RECORDS SHOWN →

· · ·

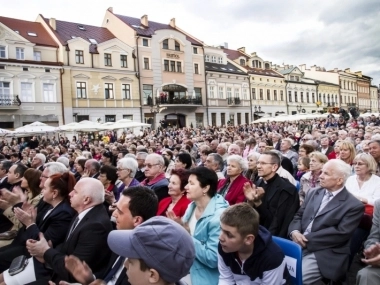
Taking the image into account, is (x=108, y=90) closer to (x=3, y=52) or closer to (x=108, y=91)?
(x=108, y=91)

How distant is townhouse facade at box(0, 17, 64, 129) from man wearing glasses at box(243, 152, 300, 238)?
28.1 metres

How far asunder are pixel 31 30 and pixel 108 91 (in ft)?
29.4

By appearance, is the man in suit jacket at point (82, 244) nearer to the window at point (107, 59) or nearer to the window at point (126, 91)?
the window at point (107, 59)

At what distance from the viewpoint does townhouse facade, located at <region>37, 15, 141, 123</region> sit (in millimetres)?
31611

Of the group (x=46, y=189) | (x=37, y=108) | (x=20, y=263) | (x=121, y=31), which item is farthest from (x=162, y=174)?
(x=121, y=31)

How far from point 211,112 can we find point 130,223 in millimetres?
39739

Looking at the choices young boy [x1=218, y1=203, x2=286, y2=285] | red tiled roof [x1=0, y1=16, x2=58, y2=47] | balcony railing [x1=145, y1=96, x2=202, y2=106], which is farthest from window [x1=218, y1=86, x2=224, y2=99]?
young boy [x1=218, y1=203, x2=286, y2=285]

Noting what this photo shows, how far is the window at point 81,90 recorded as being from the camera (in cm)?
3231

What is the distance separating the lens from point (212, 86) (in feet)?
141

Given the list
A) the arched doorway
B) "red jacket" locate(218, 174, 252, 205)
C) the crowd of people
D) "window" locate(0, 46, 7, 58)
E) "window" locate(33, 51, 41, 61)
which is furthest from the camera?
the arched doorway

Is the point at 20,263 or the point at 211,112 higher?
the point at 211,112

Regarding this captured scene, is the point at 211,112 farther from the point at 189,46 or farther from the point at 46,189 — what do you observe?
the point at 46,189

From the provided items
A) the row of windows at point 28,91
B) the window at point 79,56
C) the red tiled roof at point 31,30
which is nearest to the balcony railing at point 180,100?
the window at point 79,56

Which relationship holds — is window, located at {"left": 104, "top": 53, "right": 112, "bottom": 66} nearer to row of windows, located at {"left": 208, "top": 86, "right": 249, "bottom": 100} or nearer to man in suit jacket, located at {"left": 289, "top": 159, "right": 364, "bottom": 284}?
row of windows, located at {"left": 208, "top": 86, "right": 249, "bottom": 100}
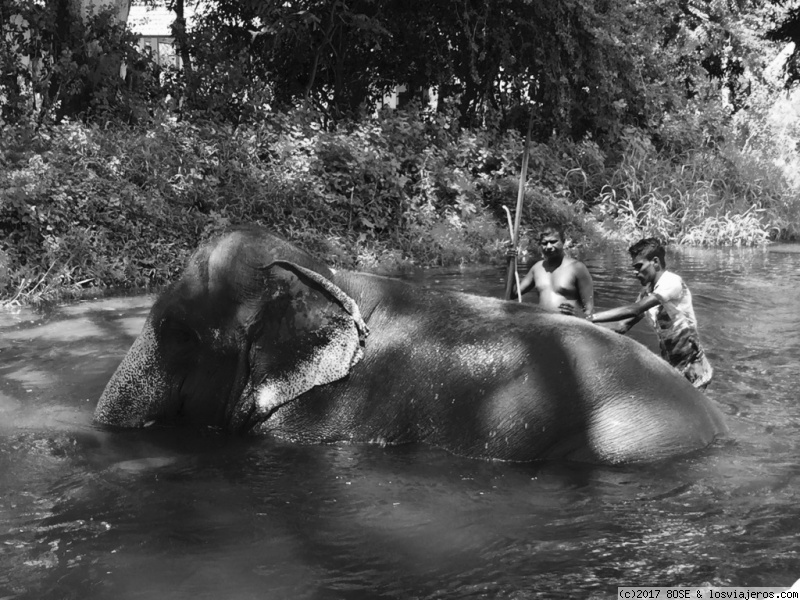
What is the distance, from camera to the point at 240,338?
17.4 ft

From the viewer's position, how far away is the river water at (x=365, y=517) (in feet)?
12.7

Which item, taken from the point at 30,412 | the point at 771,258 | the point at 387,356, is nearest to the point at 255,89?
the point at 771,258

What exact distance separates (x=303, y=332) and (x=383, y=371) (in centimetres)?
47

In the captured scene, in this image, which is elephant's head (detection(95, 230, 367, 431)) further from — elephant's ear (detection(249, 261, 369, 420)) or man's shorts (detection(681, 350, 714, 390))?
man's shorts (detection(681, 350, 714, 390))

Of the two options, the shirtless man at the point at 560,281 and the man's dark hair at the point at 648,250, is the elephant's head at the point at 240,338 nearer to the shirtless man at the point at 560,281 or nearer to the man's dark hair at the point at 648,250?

· · ·

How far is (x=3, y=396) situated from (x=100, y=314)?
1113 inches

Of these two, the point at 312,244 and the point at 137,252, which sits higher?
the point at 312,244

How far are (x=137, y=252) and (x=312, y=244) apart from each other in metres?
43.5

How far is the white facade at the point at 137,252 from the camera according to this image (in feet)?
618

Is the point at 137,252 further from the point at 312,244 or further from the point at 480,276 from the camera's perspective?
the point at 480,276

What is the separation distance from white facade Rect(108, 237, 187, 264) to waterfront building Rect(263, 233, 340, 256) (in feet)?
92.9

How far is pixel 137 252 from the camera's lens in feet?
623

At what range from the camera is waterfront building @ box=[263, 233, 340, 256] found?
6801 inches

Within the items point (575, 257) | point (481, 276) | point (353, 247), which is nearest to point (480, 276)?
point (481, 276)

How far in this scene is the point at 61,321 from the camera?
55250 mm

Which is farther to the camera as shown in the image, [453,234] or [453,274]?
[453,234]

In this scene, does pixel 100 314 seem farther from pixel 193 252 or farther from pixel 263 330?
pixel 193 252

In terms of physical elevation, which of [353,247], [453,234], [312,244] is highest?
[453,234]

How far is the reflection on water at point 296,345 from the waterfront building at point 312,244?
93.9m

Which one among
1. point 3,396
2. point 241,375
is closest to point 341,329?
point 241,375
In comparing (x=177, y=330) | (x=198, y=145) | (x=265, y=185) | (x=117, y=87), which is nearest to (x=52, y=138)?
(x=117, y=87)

· · ·

EXERCISE REQUIREMENTS →
Extract each line of the records above that contains the word "detection", matching case exactly.

COMPLETED EXERCISE →
In the captured scene, in this image, which is elephant's head (detection(95, 230, 367, 431)) further from — elephant's ear (detection(249, 261, 369, 420)) or man's shorts (detection(681, 350, 714, 390))?
man's shorts (detection(681, 350, 714, 390))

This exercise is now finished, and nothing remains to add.